### PROBLEMA BREVE 1
Riscrivi i record dalla riga che contiene "Mask every instance of right" fino alla fine dei record, sostituendo "2 spaces" con "4 spaces" e senza cambiare nient'altro.

### ESTRATTO DEL DOCUMENTO

◇ ◇ ◇ ◇

SVOLGIMENTO DEL PROCESSO
La Corte d’appello di Venezia, con la sentenza qui impugnata, ha confermato, per quanto ancora rileva in questa sede, la decisione di primo grado che aveva dichiarato illegittimo il licenziamento intimato a (OMISSIS) dalla S.p.A. (OMISSIS), disponendone la reintegra nel posto di lavoro; ha condannato la stessa societa’ al risarcimento dei danni subiti dal lavoratore in misura pari alle retribuzioni maturate dalla data del licenziamento sino a quella della reintegra, con gli accessori di legge, con detrazione di quanto percepito dal lavoratore dall’ottobre 2001 al giugno 2004 per l’attivita’ lavorativa svolta alle dipendenze della (OMISSIS) s.r.l. di (OMISSIS); ha condannato il (OMISSIS) al pagamento, a favore della S.p.A. (OMISSIS), della somma di euro 729,44, in luogo di quella di euro 25.000 liquidata a favore di tale societa’ dal primo giudice; ha confermato la pronuncia di primo grado che aveva dichiarato non dovuti al lavoratore il trattamento di fine rapporto e la indennita’ sostitutiva del preavviso, non essendosi il rapporto risolto per effetto della declaratoria di illegittimita’ del licenziamento.

◇ ◇ ◇ ◇

### PROBLEMA BREVE 2
Rispondi a queste domande sul testo relativo allo svolgimento del processo.
(a) Quale corte ha emesso la sentenza impugnata?
(b) Quale somma deve pagare il lavoratore alla S.p.A. secondo la corte d'appello?
(c) A quale periodo si riferisce la detrazione di quanto percepito dal lavoratore?

### MATERIALE FORNITO
◇ ◇ ◇ ◇

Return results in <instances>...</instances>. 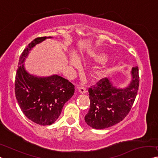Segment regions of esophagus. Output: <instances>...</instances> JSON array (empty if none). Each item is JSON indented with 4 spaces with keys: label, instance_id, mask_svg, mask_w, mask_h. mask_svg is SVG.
I'll return each mask as SVG.
<instances>
[{
    "label": "esophagus",
    "instance_id": "1",
    "mask_svg": "<svg viewBox=\"0 0 158 158\" xmlns=\"http://www.w3.org/2000/svg\"><path fill=\"white\" fill-rule=\"evenodd\" d=\"M78 91L80 94H86L87 92L86 89L84 86H79L78 88Z\"/></svg>",
    "mask_w": 158,
    "mask_h": 158
}]
</instances>
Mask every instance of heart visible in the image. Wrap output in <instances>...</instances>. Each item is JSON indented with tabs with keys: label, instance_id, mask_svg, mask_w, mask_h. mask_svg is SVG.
Instances as JSON below:
<instances>
[{
	"label": "heart",
	"instance_id": "heart-1",
	"mask_svg": "<svg viewBox=\"0 0 158 158\" xmlns=\"http://www.w3.org/2000/svg\"><path fill=\"white\" fill-rule=\"evenodd\" d=\"M109 56L103 52H90L87 54L86 56H77L71 55L69 56V63L70 66L73 67H77L79 66V61L83 62L87 59H91L96 62L99 63H104L107 61ZM112 70V67L110 65L103 64L100 67H96L91 69L90 76L93 79H98L102 77L106 76Z\"/></svg>",
	"mask_w": 158,
	"mask_h": 158
}]
</instances>
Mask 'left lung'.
<instances>
[{"instance_id":"left-lung-1","label":"left lung","mask_w":158,"mask_h":158,"mask_svg":"<svg viewBox=\"0 0 158 158\" xmlns=\"http://www.w3.org/2000/svg\"><path fill=\"white\" fill-rule=\"evenodd\" d=\"M131 79L123 88L117 87L111 79L100 80L97 86L89 89L90 109L84 120L95 129L114 126L125 118L131 109L139 86L138 67L132 68Z\"/></svg>"}]
</instances>
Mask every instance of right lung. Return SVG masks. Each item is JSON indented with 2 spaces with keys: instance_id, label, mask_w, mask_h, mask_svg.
Returning a JSON list of instances; mask_svg holds the SVG:
<instances>
[{
  "instance_id": "obj_1",
  "label": "right lung",
  "mask_w": 158,
  "mask_h": 158,
  "mask_svg": "<svg viewBox=\"0 0 158 158\" xmlns=\"http://www.w3.org/2000/svg\"><path fill=\"white\" fill-rule=\"evenodd\" d=\"M52 37L35 39L23 52L15 75V94L18 105L28 119L48 126L57 120L65 103L74 93V86L57 74L40 77L25 69V62L37 44Z\"/></svg>"
}]
</instances>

◇ ◇ ◇ ◇

### SOLUZIONE 1
Mask every instance of right lung. Return SVG masks. Each item is JSON indented with 4 spaces with keys: instance_id, label, mask_w, mask_h, mask_svg.
Returning a JSON list of instances; mask_svg holds the SVG:
<instances>
[{
  "instance_id": "obj_1",
  "label": "right lung",
  "mask_w": 158,
  "mask_h": 158,
  "mask_svg": "<svg viewBox=\"0 0 158 158\" xmlns=\"http://www.w3.org/2000/svg\"><path fill=\"white\" fill-rule=\"evenodd\" d=\"M52 37L35 39L23 52L15 75V94L18 105L28 119L48 126L57 120L65 103L74 93V86L57 74L40 77L25 69V62L37 44Z\"/></svg>"
}]
</instances>

### SOLUZIONE 2
(a) La Corte d'appello di Venezia.
(b) Euro 729,44, al posto degli euro 25.000 liquidati dal primo giudice.
(c) Dall'ottobre 2001 al giugno 2004.